** Start **
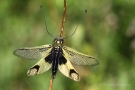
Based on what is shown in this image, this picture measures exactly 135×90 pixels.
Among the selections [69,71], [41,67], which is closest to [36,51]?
[41,67]

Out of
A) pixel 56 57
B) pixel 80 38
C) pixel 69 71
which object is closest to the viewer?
pixel 69 71

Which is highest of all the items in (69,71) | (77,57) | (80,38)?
(80,38)

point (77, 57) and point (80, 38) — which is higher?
point (80, 38)

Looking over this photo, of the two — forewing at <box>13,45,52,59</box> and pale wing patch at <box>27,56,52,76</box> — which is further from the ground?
forewing at <box>13,45,52,59</box>

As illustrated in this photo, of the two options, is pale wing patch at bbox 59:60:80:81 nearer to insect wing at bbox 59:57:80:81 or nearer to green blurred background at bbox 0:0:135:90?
insect wing at bbox 59:57:80:81

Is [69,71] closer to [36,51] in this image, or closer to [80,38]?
[36,51]

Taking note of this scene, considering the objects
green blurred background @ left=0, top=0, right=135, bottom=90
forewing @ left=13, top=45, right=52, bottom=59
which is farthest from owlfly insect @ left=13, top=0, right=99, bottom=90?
green blurred background @ left=0, top=0, right=135, bottom=90

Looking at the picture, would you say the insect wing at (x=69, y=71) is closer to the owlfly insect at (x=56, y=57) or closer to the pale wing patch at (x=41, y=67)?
the owlfly insect at (x=56, y=57)
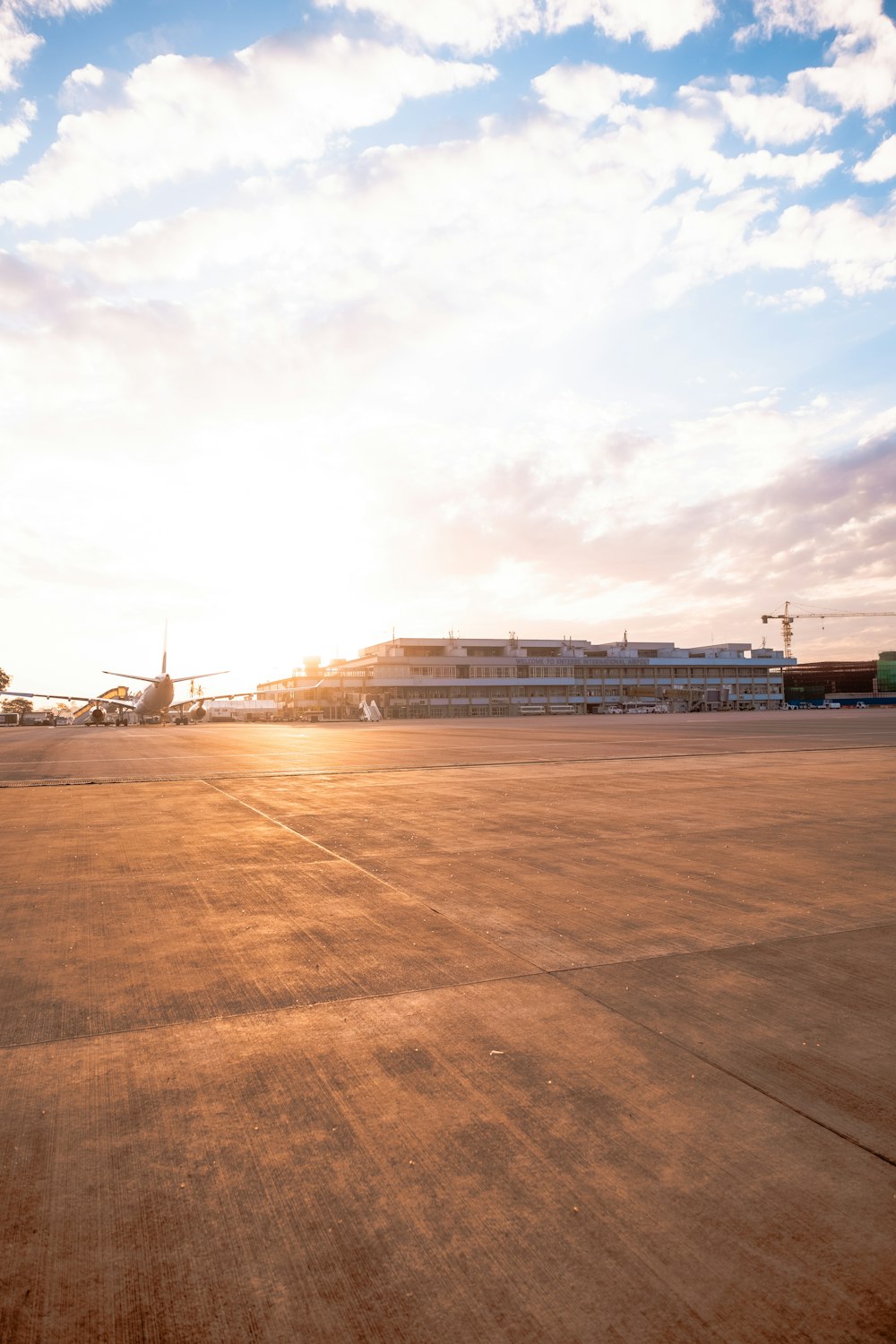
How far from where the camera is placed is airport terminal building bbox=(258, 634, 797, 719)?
124750 millimetres

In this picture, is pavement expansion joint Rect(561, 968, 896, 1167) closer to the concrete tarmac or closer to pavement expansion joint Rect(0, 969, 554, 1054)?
the concrete tarmac

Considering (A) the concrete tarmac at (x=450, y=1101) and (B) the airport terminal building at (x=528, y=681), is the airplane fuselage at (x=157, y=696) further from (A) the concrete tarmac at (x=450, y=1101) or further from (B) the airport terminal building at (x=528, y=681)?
(A) the concrete tarmac at (x=450, y=1101)

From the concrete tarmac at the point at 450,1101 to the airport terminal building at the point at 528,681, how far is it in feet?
366

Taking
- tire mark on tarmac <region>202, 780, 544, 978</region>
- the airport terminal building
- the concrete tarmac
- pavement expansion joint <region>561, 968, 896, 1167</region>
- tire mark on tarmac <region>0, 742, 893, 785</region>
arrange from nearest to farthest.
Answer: the concrete tarmac, pavement expansion joint <region>561, 968, 896, 1167</region>, tire mark on tarmac <region>202, 780, 544, 978</region>, tire mark on tarmac <region>0, 742, 893, 785</region>, the airport terminal building

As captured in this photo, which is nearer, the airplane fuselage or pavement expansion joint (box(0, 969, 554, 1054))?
pavement expansion joint (box(0, 969, 554, 1054))

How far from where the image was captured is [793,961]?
197 inches

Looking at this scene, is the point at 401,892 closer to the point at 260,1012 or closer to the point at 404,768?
the point at 260,1012

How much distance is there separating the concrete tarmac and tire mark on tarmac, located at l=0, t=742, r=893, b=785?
8801 mm

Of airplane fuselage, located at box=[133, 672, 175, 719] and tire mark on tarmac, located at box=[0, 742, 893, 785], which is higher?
airplane fuselage, located at box=[133, 672, 175, 719]

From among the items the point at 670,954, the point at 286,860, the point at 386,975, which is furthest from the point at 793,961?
the point at 286,860

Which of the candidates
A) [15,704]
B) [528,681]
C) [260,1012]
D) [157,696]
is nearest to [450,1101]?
[260,1012]

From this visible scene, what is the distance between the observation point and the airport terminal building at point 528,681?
125 meters

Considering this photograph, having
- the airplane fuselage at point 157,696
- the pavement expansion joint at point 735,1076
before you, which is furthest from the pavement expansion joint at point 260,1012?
the airplane fuselage at point 157,696

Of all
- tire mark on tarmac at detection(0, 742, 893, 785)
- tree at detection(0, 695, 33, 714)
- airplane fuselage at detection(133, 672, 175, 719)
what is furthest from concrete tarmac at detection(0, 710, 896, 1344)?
tree at detection(0, 695, 33, 714)
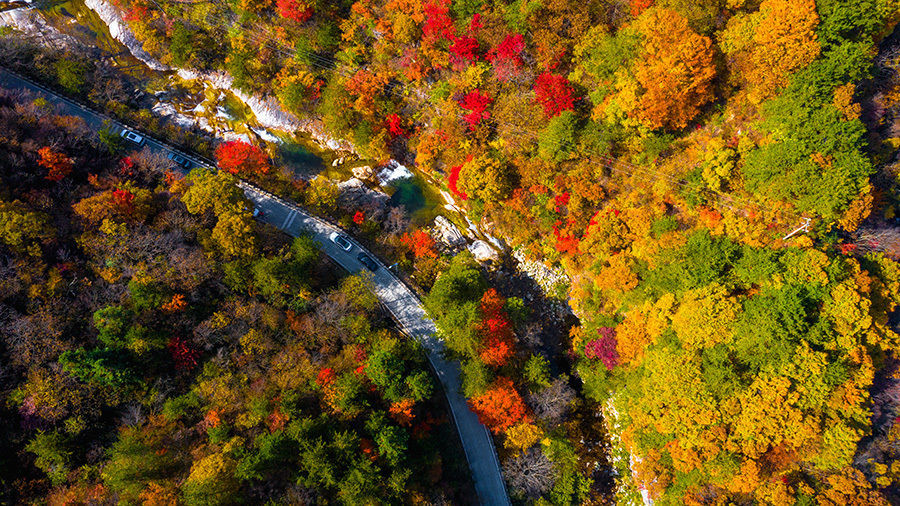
** End **
◆ Description of the task:
Return every line from the one containing "Considering this photograph, having" through the end of the rows, both included, verbatim and without the pictures.

◆ Output for this task:
Considering this photograph, having
- the airplane fuselage at point 157,696
- the pavement expansion joint at point 735,1076
before you, which is furthest from the pavement expansion joint at point 260,1012?
the airplane fuselage at point 157,696

Of all
- tire mark on tarmac at detection(0, 742, 893, 785)
- tree at detection(0, 695, 33, 714)
- airplane fuselage at detection(133, 672, 175, 719)
what is furthest from concrete tarmac at detection(0, 710, 896, 1344)?
tree at detection(0, 695, 33, 714)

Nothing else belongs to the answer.